(TASK DIRECTIONS)
Starting at the line that contains "In the photo", copy each line through the final one exactly as written.

(SUPPLIED MATERIAL)
* * * * * * *

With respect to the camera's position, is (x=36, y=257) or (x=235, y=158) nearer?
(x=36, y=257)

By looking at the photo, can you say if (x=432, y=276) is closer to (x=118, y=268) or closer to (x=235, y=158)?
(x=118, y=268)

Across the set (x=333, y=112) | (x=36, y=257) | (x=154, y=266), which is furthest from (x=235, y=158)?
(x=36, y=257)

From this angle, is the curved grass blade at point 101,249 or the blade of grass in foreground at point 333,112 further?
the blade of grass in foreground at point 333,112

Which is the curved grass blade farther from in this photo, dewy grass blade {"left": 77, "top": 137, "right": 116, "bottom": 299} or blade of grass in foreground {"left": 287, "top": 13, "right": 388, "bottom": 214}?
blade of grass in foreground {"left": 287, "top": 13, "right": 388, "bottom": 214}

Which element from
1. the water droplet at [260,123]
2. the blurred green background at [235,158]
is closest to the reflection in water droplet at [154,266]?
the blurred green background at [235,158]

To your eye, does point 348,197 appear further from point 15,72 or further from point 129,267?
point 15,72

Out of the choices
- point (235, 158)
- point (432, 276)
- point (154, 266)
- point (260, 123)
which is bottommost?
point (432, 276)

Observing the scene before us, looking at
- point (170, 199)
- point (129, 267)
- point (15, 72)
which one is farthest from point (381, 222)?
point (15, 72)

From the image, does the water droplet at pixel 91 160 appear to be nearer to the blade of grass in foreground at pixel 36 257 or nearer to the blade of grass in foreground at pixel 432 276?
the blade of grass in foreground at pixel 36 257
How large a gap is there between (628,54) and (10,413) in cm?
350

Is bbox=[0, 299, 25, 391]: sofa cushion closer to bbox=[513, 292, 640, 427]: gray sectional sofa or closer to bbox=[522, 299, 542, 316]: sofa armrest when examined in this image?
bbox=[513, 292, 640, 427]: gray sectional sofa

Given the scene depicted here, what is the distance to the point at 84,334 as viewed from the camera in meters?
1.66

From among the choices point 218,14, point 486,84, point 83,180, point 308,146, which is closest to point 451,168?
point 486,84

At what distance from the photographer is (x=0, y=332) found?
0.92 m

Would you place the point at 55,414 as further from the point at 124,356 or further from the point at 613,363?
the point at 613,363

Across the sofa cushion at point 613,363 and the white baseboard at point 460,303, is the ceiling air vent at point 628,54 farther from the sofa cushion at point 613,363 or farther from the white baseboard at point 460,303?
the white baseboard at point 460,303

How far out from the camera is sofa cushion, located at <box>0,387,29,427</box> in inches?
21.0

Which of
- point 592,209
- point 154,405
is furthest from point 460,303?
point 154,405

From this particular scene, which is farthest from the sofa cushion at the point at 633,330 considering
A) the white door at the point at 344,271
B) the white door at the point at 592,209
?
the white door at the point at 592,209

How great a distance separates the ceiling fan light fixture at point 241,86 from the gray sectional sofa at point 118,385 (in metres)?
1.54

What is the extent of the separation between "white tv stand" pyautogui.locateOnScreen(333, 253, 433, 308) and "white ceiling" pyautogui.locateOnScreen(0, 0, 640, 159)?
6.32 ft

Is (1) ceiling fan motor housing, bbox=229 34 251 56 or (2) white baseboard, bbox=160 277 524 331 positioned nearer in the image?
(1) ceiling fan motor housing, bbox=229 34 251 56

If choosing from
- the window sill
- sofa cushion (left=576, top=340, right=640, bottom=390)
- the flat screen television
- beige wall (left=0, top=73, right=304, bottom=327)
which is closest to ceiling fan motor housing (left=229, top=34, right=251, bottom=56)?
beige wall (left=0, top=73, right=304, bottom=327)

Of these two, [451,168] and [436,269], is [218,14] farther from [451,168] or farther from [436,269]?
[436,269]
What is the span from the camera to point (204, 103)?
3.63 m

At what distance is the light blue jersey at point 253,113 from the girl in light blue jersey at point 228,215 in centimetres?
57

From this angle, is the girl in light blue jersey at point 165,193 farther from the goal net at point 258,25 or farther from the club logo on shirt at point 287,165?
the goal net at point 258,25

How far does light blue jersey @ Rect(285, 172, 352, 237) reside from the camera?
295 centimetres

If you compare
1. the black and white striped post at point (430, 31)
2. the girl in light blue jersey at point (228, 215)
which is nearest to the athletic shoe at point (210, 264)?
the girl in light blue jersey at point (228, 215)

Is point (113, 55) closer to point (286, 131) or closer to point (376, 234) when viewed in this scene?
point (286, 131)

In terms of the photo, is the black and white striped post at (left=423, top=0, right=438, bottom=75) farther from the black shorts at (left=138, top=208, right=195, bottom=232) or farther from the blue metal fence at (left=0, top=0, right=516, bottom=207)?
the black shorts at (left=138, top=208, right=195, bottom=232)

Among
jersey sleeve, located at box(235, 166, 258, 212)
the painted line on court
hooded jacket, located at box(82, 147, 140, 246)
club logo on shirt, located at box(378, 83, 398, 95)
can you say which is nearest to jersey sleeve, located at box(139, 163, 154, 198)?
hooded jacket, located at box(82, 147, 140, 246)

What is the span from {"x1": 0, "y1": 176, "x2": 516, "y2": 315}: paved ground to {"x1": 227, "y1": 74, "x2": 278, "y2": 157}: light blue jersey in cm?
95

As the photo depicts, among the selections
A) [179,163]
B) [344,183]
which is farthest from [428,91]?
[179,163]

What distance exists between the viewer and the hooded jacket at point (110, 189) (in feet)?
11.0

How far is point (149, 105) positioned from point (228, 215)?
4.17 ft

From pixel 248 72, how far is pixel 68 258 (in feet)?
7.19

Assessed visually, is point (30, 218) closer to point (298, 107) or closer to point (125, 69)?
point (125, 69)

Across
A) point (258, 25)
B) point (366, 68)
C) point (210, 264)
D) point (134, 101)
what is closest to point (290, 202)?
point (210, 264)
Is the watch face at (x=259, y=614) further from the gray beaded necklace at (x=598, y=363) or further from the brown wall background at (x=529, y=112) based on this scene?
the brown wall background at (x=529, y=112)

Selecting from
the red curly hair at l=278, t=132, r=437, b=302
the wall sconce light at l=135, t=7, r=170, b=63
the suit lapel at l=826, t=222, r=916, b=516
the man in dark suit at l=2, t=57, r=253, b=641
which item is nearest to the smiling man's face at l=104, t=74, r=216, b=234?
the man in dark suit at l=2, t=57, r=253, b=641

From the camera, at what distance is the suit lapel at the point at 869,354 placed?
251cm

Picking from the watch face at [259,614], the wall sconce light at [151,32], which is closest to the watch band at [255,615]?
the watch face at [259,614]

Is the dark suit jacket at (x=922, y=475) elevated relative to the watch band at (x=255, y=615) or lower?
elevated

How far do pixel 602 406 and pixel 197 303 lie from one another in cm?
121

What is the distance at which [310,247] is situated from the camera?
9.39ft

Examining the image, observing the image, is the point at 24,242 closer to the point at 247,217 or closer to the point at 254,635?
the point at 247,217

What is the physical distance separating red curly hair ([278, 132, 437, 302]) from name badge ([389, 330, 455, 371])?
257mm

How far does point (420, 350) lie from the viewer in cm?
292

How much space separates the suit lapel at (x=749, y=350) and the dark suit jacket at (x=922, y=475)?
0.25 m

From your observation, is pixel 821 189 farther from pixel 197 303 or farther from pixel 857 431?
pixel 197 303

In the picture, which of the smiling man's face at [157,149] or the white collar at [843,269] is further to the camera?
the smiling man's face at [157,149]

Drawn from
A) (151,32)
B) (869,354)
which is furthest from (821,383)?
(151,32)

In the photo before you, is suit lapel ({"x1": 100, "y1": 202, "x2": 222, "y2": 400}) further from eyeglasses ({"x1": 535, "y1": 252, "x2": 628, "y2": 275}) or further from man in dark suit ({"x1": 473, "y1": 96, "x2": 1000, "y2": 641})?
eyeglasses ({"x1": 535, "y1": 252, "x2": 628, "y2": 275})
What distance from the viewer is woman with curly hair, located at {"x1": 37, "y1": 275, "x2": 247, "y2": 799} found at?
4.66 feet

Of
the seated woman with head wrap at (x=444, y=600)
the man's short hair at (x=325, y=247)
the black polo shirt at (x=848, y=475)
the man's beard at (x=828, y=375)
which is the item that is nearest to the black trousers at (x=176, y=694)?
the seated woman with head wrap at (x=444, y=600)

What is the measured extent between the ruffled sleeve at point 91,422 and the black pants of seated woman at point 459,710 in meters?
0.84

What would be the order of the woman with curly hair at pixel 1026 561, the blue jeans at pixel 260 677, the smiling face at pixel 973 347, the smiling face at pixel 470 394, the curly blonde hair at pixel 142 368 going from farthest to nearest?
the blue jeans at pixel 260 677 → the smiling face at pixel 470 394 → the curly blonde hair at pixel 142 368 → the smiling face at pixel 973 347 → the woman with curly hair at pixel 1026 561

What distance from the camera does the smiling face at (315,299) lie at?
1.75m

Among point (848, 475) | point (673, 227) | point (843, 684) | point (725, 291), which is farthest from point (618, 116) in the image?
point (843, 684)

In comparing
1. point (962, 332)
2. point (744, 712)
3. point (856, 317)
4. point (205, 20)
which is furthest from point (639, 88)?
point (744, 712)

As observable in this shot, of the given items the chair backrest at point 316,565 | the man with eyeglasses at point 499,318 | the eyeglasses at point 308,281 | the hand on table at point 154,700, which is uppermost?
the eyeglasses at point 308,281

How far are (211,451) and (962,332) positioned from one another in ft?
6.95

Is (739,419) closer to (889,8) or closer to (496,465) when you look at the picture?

* * * * * * *

(WRITTEN SOLUTION)
In the photo before you, is suit lapel ({"x1": 100, "y1": 202, "x2": 222, "y2": 400}) further from eyeglasses ({"x1": 535, "y1": 252, "x2": 628, "y2": 275}) or further from man in dark suit ({"x1": 473, "y1": 96, "x2": 1000, "y2": 641})?
eyeglasses ({"x1": 535, "y1": 252, "x2": 628, "y2": 275})
What distance from the viewer is woman with curly hair, located at {"x1": 37, "y1": 275, "x2": 247, "y2": 799} found at?
4.66 feet

Of
the seated woman with head wrap at (x=444, y=600)
the man's short hair at (x=325, y=247)
the black polo shirt at (x=848, y=475)
the man's beard at (x=828, y=375)
which is the item that is nearest to the black trousers at (x=176, y=694)?
the seated woman with head wrap at (x=444, y=600)

What is the measured extent between the ruffled sleeve at point 91,422 and the black pants of seated woman at point 459,710 in meters?
0.84

What would be the order of the woman with curly hair at pixel 1026 561, the blue jeans at pixel 260 677, the smiling face at pixel 973 347, the smiling face at pixel 470 394, the curly blonde hair at pixel 142 368 going from farthest to nearest?
the blue jeans at pixel 260 677 → the smiling face at pixel 470 394 → the curly blonde hair at pixel 142 368 → the smiling face at pixel 973 347 → the woman with curly hair at pixel 1026 561

What distance from the camera does the smiling face at (315,299) lie at?
1.75m

Among point (848, 475) | point (673, 227) | point (843, 684) | point (725, 291), which is farthest from point (618, 116) in the image?
point (843, 684)

In comparing
1. point (962, 332)
2. point (744, 712)
3. point (856, 317)
4. point (205, 20)
which is furthest from point (639, 88)?
point (744, 712)

As observable in this shot, of the given items the chair backrest at point 316,565 | the man with eyeglasses at point 499,318 | the eyeglasses at point 308,281 | the hand on table at point 154,700, which is uppermost?
the eyeglasses at point 308,281

How far are (211,451) and (962,332) positioned from one another in ft?
6.95

Is (739,419) closer to (889,8) or closer to (496,465) when you look at the picture?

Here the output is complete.